Nearest neighbor matching was performed, which matches the absolute differences of the estimated propensity scores of all subjects in both groups from the smallest to the largest difference. Absolute standardized difference (ASD) was calculated to validate the suitability of propensity score matching balance diagnostics between the two groups, with ASD < 0.1 for the covariate indicating that the two groups were sufficiently balanced.
After validating the balance of the matched data, the normality of continuous data was assessed using the Shapiro–Wilk test. If normality was satisfied, comparisons between groups were performed by independent t tests, with the results expressed as means ± standard deviations. If normality was not satisfied, groups were compared using the Mann–Whitney U test, with the results expressed as medians (interquartile ranges). Categorical data were compared using the chi-squared test or Fisher’s exact test, as appropriate, with the results expressed as numbers (%).

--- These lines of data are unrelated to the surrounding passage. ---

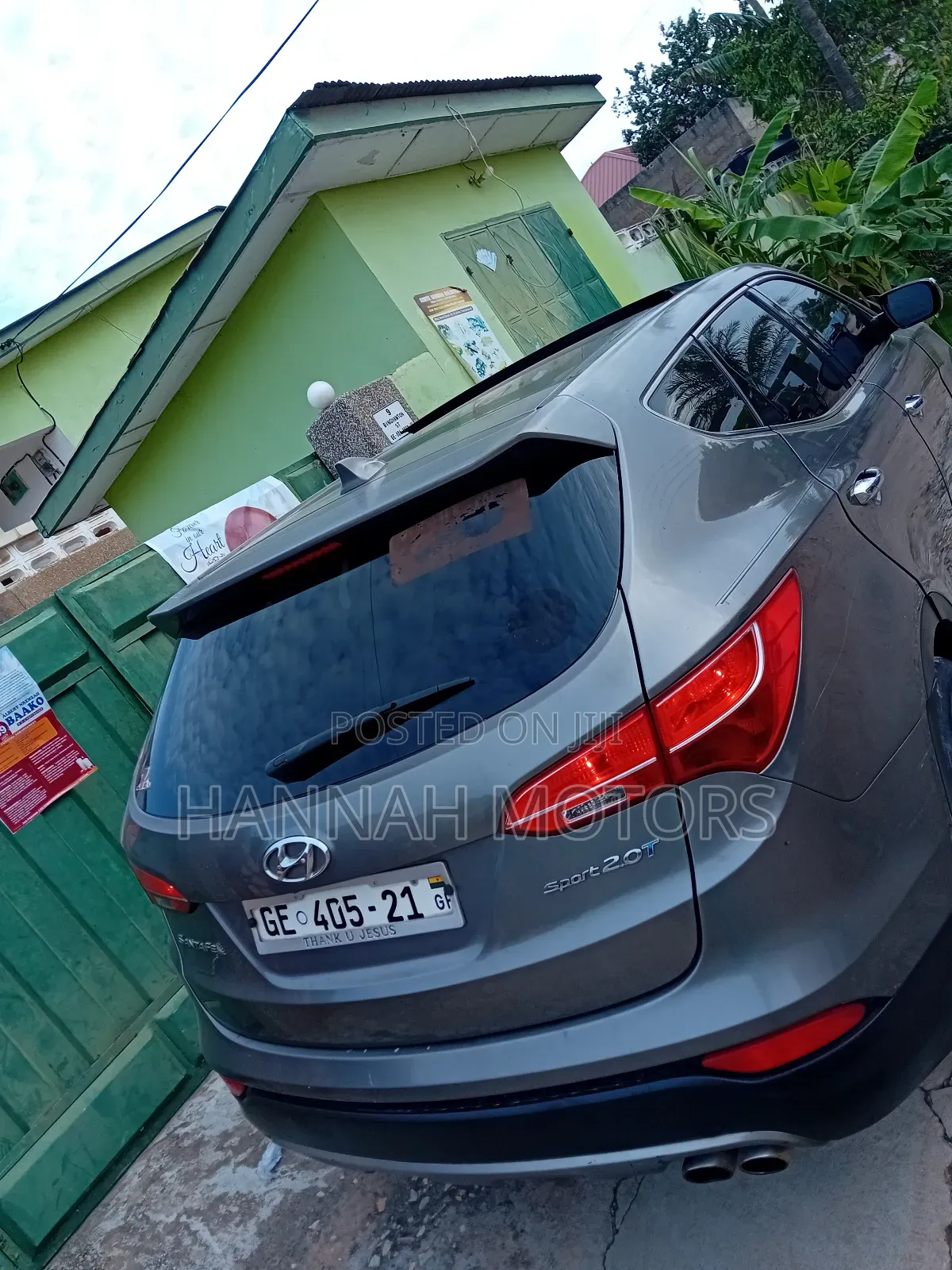 Hyundai Santa Fe 2014 Gray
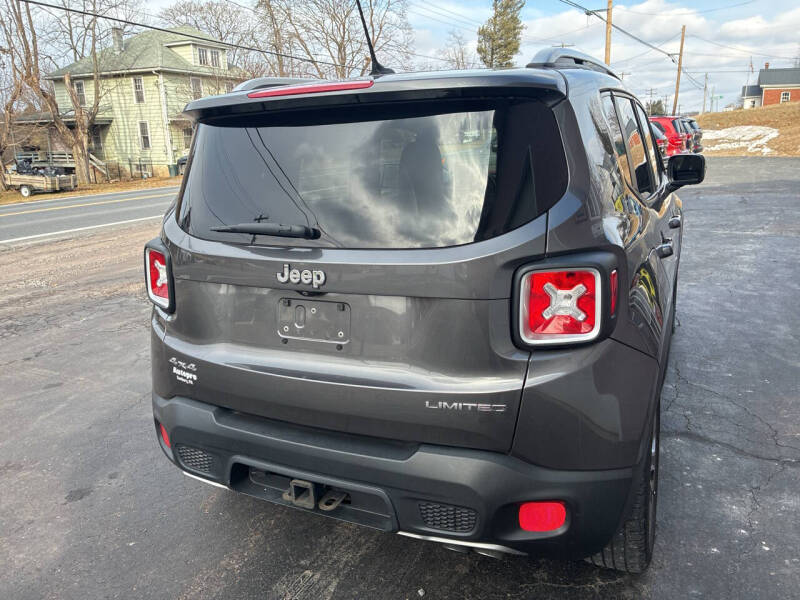 2017 Jeep Renegade Limited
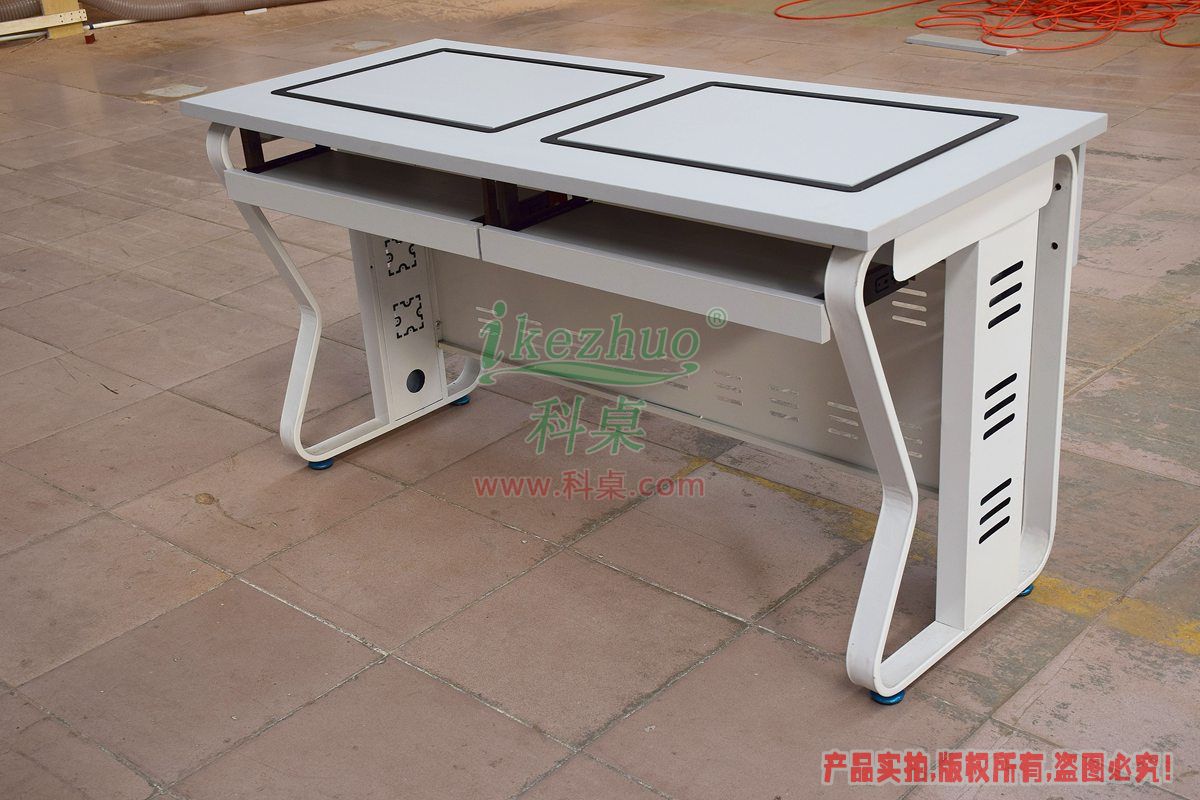科桌家具,翻轉(zhuǎn)電腦桌,雙人電腦桌,雙人位金屬腳架帶邊框翻轉(zhuǎn)電腦桌K16-C 科桌家具,翻轉(zhuǎn)電腦桌,雙人電腦桌,雙人位金屬腳架帶邊框翻轉(zhuǎn)電腦桌K16-C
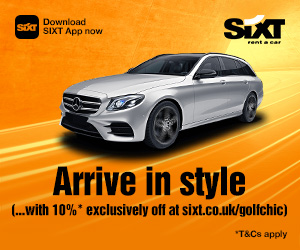 GolfChicmag's tweet photo. When booking your next holiday get 10% off your car hire with Sixt courtesy of @GolfChicmag @LETgolf @LETAccess @SkySportsGolf https://t.co/WiHdsxKgYm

Survival outcomes were analyzed by the log-rank test and expressed by the Kaplan–Meier plot. Cox proportional hazards modeling was used for univariate and multivariable analysis of demographic and clinical variables influencing the survival outcomes. The cut points of the continuous variables were obtained using the maxstst package; survival analysis was performed by separating the patients into two categories based on the following cut points: age, 65 years; height, 165 cm; weight, 57 kg; BMI, 19.7; and anesthesia time, 210 min. Only the meaningful variables (P < 0.2) from univariate analysis were included in multivariable analysis. Akaike’s Information Criterion was considered for final model selection by backward elimination. Associations with P < 0.05 were considered statistically significant. All Data were analyzed using R software version 3.5.2 (R Project for Statistical Computing, Vienna, Austria).